Hypomyelination and Congenital Cataract

In: GeneReviews® [Internet]. Seattle (WA): University of Washington, Seattle; 1993.
[updated ].


Clinical characteristics: Hypomyelination and congenital cataract (HCC) is usually characterized by bilateral congenital cataracts and normal psychomotor or only mildly delayed development in the first year of life, followed by slowly progressive neurologic impairment manifest as ataxia, spasticity (brisk tendon reflexes and bilateral extensor plantar responses), and mild-to-moderate cognitive impairment. Dysarthria and truncal hypotonia are observed. Cerebellar signs (truncal titubation and intention tremor) and peripheral neuropathy (muscle weakness and wasting of the legs) are present in the majority of affected individuals. Seizures can occur. Cataracts may be absent in some individuals.

Diagnosis/testing: The diagnosis of HCC can be established in individuals with typical clinical findings, characteristic abnormalities on brain MRI, and biallelic pathogenic variants in HYCC1 (formerly FAM126A) identified by molecular genetic testing.

Management: Treatment of manifestations: Cataract extraction usually in the first months of life. Therapy support for developmental delays; special education; physical medicine and rehabilitation for spasticity and ataxia. Consider pharmacologic agents for spasticity; anti-seizure medication as needed. Treatment for scoliosis and contractures per orthopedist; feeding therapy and or gastrostomy tube as needed.

Surveillance: Eye examinations if cataracts were not identified in neonatal period. Developmental, neurologic, and musculoskeletal assessments at each visit. Growth measurement, nutrition assessment, and assessment of family need for social work support and care coordination at each visit.

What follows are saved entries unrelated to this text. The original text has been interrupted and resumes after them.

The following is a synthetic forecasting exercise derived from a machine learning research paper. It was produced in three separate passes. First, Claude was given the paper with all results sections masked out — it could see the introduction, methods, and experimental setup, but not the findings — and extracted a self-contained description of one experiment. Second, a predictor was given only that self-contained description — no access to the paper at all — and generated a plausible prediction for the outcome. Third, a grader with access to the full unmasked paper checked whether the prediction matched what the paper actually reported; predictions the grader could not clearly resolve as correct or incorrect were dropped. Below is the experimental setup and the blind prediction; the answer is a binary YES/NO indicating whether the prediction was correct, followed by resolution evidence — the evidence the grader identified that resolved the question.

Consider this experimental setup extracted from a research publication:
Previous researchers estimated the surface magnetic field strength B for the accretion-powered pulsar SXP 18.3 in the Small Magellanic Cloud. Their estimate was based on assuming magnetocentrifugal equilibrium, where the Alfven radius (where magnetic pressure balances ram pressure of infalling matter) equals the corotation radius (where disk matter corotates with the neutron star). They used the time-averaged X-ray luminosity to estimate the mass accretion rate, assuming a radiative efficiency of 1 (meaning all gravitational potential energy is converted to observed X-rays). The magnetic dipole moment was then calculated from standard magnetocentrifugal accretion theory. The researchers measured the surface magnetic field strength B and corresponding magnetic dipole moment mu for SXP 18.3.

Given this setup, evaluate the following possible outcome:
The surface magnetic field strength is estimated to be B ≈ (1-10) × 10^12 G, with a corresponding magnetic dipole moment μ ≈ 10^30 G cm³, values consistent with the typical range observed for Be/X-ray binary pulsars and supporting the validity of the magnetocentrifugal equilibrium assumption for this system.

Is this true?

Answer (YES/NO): YES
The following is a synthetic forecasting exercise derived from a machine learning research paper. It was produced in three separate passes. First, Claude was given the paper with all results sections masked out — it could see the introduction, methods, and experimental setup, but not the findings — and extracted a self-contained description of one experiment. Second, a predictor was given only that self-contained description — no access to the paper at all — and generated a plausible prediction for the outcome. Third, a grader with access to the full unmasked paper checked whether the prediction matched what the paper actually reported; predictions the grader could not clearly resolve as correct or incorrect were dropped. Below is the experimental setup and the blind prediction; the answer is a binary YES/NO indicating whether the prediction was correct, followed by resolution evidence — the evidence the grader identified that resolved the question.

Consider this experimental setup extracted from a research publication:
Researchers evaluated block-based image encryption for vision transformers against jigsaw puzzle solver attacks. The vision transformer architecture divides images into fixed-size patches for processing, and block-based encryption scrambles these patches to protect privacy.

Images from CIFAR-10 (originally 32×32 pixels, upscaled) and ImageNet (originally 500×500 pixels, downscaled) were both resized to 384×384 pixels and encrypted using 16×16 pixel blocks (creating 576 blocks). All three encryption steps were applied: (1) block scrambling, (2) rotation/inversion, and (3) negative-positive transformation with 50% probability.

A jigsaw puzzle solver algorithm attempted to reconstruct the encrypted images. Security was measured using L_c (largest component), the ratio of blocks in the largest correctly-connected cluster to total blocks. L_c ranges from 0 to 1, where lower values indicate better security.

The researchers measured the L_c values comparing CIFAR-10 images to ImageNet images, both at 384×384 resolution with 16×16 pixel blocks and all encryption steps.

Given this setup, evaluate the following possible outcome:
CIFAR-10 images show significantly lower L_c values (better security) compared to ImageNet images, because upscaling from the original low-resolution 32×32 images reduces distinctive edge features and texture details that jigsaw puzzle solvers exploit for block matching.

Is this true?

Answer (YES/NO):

Genetic counseling: HCC is inherited in an autosomal recessive manner. If both parents are known to be heterozygous for a HYCC1 pathogenic variant, each sib of an affected individual has at conception a 25% chance of being affected, a 50% chance of being an asymptomatic carrier, and a 25% chance of being unaffected and not a carrier. Once the HYCC1 pathogenic variants have been identified in an affected family member, prenatal testing for a pregnancy at increased risk and preimplantation genetic testing are possible.